Swiss clinical-stage biopharmaceutical company iOnctura announced the completion of an €80 million Series B financing round to advance its pipeline of precision oral cancer treatments targeting neglected and hard-to-treat malignancies. The funding round was led by new investor Syncona Limited, with participation from the European Innovation Council Fund and existing investors including M Ventures, Inkef Capital, VI Partners, Schroders Capital, and 3B Future Health Fund.
Lead Asset Shows Promise in Rare Eye Cancer
The financing will primarily accelerate development of roginolisib, iOnctura's lead therapeutic candidate and the first allosteric modulator of PI3Kδ. This novel compound features a unique chemical structure and binding mode, targeting indications characterized by immune-mediated resistance and high PI3Kδ expression in both cancer cells and tumor-infiltrating immune cells.

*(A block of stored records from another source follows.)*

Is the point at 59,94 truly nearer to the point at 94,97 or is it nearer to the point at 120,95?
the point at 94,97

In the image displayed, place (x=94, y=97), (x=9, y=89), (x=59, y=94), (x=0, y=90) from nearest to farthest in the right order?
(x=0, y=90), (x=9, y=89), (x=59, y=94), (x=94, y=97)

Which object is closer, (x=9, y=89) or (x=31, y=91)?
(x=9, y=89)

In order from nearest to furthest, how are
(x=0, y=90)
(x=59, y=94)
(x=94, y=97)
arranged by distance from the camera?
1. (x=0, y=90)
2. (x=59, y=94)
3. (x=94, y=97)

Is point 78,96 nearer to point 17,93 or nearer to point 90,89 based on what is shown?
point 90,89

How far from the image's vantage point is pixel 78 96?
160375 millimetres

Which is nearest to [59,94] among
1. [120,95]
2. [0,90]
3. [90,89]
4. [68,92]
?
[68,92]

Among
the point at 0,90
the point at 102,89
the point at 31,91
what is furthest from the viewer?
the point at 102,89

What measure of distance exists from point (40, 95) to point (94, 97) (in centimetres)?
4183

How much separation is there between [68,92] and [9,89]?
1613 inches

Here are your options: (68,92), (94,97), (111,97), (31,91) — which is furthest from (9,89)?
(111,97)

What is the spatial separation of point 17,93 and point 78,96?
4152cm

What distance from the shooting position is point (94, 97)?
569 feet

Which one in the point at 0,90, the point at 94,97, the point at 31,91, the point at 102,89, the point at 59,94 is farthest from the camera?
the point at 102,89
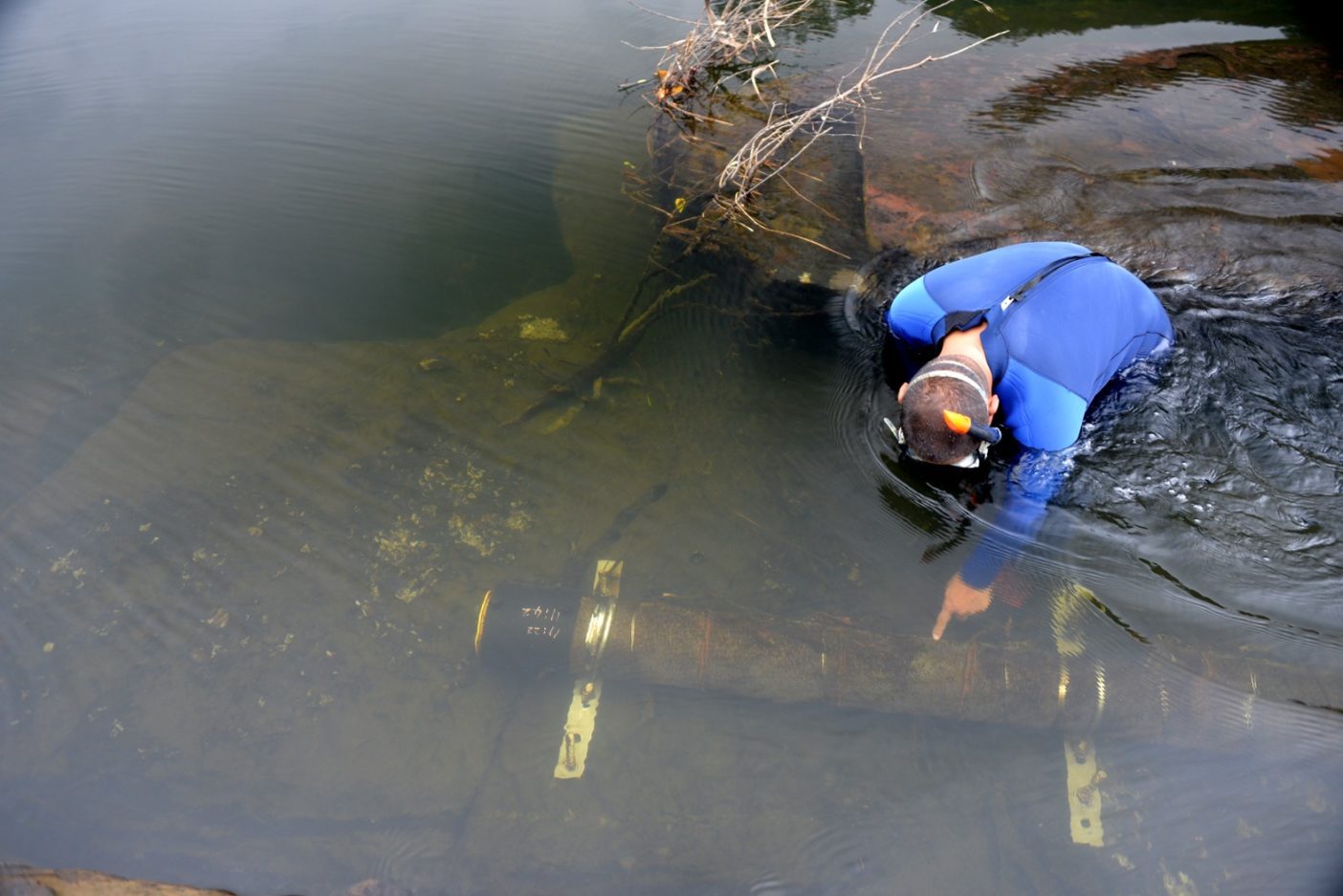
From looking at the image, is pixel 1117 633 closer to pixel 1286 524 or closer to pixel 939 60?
pixel 1286 524

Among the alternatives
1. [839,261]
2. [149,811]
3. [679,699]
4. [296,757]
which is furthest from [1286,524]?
[149,811]

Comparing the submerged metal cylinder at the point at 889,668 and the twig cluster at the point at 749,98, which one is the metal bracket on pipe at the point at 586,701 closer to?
the submerged metal cylinder at the point at 889,668

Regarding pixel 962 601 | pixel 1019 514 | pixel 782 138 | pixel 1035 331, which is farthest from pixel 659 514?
pixel 782 138

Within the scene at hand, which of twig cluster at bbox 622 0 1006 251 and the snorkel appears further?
twig cluster at bbox 622 0 1006 251

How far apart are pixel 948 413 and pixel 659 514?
4.08ft

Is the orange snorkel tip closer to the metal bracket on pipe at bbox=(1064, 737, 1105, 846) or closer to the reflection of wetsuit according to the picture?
the reflection of wetsuit

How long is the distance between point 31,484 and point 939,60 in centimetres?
557

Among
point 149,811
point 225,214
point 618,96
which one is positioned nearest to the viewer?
point 149,811

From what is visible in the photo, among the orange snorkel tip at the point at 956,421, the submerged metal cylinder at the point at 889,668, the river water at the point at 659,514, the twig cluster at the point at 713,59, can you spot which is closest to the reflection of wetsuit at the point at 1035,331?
the river water at the point at 659,514

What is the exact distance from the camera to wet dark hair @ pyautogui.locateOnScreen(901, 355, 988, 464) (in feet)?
7.99

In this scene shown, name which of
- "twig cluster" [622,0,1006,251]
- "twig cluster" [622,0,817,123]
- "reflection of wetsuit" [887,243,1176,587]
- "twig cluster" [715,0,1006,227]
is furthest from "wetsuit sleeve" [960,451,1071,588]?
"twig cluster" [622,0,817,123]

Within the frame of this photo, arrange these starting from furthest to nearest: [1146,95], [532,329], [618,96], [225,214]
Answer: [618,96] → [225,214] → [1146,95] → [532,329]

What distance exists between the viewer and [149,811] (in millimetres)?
2463

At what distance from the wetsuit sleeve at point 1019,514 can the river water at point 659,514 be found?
0.07 metres
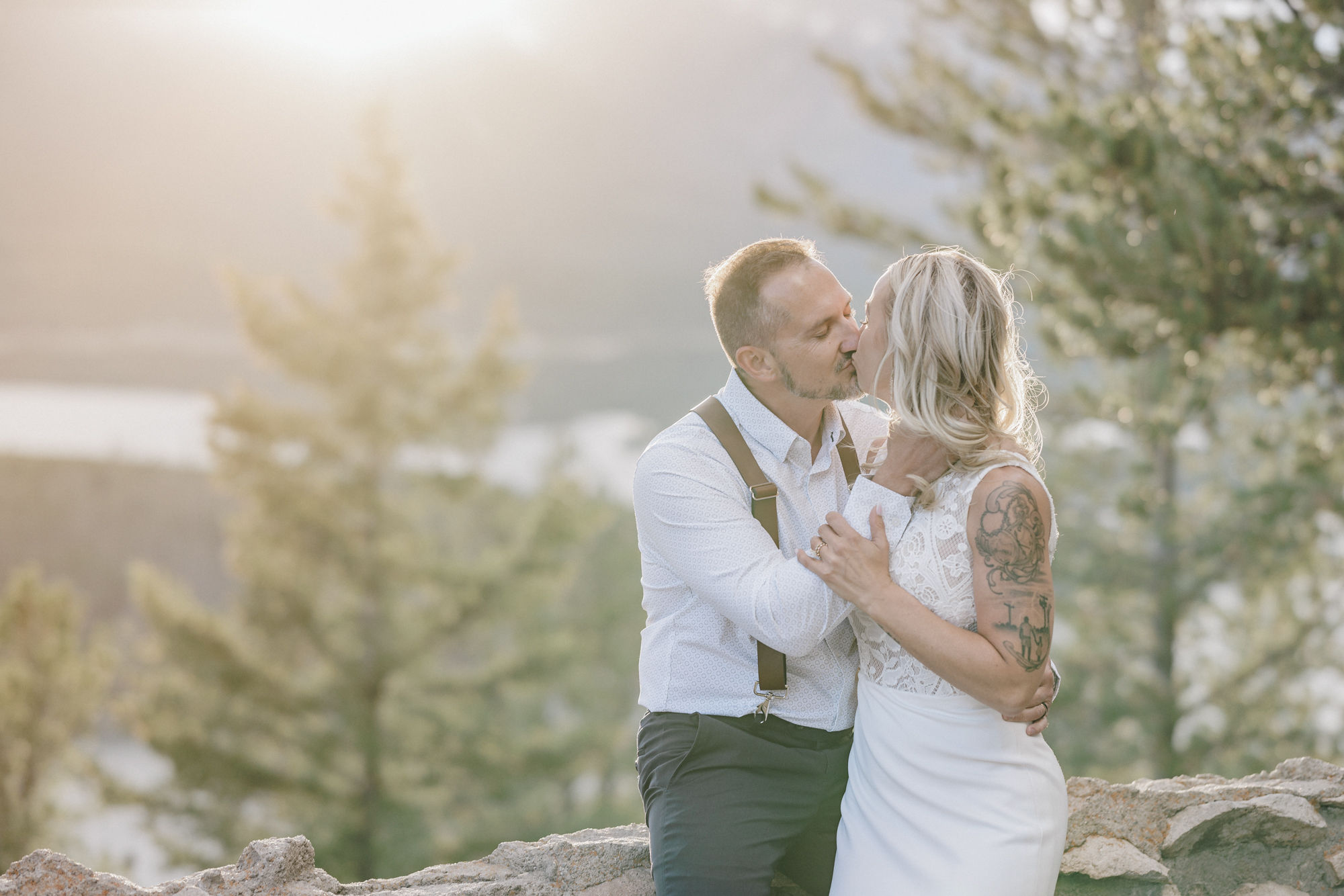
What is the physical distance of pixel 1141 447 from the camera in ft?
41.2

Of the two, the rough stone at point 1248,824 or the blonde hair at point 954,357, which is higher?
the blonde hair at point 954,357

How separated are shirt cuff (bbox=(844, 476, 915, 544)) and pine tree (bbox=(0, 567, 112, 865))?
1435 centimetres

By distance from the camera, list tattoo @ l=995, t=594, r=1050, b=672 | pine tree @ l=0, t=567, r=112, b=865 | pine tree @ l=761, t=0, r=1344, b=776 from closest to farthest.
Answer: tattoo @ l=995, t=594, r=1050, b=672 → pine tree @ l=761, t=0, r=1344, b=776 → pine tree @ l=0, t=567, r=112, b=865

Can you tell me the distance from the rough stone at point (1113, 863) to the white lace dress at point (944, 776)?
17.6 inches

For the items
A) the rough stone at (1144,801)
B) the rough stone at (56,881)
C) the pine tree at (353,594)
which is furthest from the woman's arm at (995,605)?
the pine tree at (353,594)

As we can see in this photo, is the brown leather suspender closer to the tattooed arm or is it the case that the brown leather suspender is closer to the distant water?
the tattooed arm

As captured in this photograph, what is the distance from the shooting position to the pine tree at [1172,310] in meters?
6.05

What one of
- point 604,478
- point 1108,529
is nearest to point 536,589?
point 1108,529

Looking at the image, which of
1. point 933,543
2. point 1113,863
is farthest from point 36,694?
point 933,543

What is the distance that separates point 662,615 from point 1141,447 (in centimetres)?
1146

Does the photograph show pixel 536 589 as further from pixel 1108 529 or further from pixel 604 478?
pixel 604 478

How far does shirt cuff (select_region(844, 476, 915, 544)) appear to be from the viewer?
2.18 m

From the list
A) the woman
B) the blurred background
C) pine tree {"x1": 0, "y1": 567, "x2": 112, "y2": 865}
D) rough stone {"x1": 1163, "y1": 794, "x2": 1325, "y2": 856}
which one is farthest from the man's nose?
pine tree {"x1": 0, "y1": 567, "x2": 112, "y2": 865}

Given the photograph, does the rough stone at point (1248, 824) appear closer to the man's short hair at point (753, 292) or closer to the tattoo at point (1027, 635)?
the tattoo at point (1027, 635)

In Phase Ib clinical trials for uveal melanoma, a rare cancer of the eye with limited treatment options, roginolisib demonstrated compelling efficacy and safety data. Among 23 metastatic uveal melanoma patients treated with 80mg roginolisib, less than 5% experienced Grade 3 or 4 toxicities. The therapy achieved a 70% overall survival rate, with median overall survival not yet reached, indicating sustained clinical activity over extended periods.
"This financing is validation of iOnctura's approach to developing precision cancer treatments with maximum clinical impact," said Catherine Pickering, Chief Executive Officer of iOnctura. "These therapies have the potential to significantly prolong the healthspan of patients suffering with neglected cancer types, such as uveal melanoma."
Addressing PI3K Pathway Challenges
The PI3K signaling pathway represents one of the most commonly dysregulated pathways in cancer, yet previous attempts to target this pathway have faced significant safety challenges. The FDA's Oncologic Drugs Advisory Committee unanimously recommended in 2022 that future approvals of PI3K inhibitors for hematologic malignancies be supported by randomized trial data, citing high levels of fatal adverse events and toxicity rates associated with the drug class.
Roginolisib's allosteric modulation approach appears to overcome these limitations, delivering substantial anti-tumor effects with a low-toxicity profile. The compound has treated over 48 patients to date across solid and hematological malignancies, demonstrating what the company describes as an "unprecedented and first-in-class clinical profile."
Expansion Into Multiple Cancer Types
The eye melanoma market represents a rapidly growing opportunity, projected to reach $9.56 billion by 2032 according to Emergen Research. Building on the successful uveal melanoma data and supported by a comprehensive preclinical data package, iOnctura plans to commence trials in additional cancer indications later in 2024, including non-small cell lung cancer and primary myelofibrosis.
Roginolisib received orphan drug designation from the FDA in January, recognizing its potential to address unmet medical needs in rare diseases.
Second Asset Targets Fibrotic Tumors
iOnctura's second clinical asset, cambritaxestat, represents the only autotaxin inhibitor in clinical development for cancer treatment. This first-in-class compound demonstrates excellent potency and specificity, targeting highly fibrotic tumors that overexpress autotaxin. Preclinical studies have shown cambritaxestat's ability to inhibit cancer cell growth and proliferation, stimulate immune cell infiltration, and prevent fibrosis development.
A Phase Ib study evaluating cambritaxestat in combination with chemotherapy for metastatic pancreatic cancer is currently ongoing, with the primary endpoint measuring treatment-emergent side effects over one year.
Strategic Investment Partnership
Syncona invested €30 million for a 23% stake in iOnctura, reflecting confidence in the company's clinical strategy and pipeline potential. Roel Bulthuis, Managing Partner and Head of Investments at Syncona, emphasized the strategic significance of the investment.
"iOnctura represents a compelling opportunity to invest in a clinical-stage company and take a promising lead programme through to late-stage development," Bulthuis stated. "By allosterically modulating PI3Kδ, iOnctura has achieved a new level of precision and could be the first company to develop a clinically meaningful medicine targeting this pathway."
The company plans to initiate randomized Phase II trials for roginolisib starting in late 2024, marking a critical milestone in advancing these novel cancer therapies toward potential regulatory approval and commercial availability for patients with limited treatment options.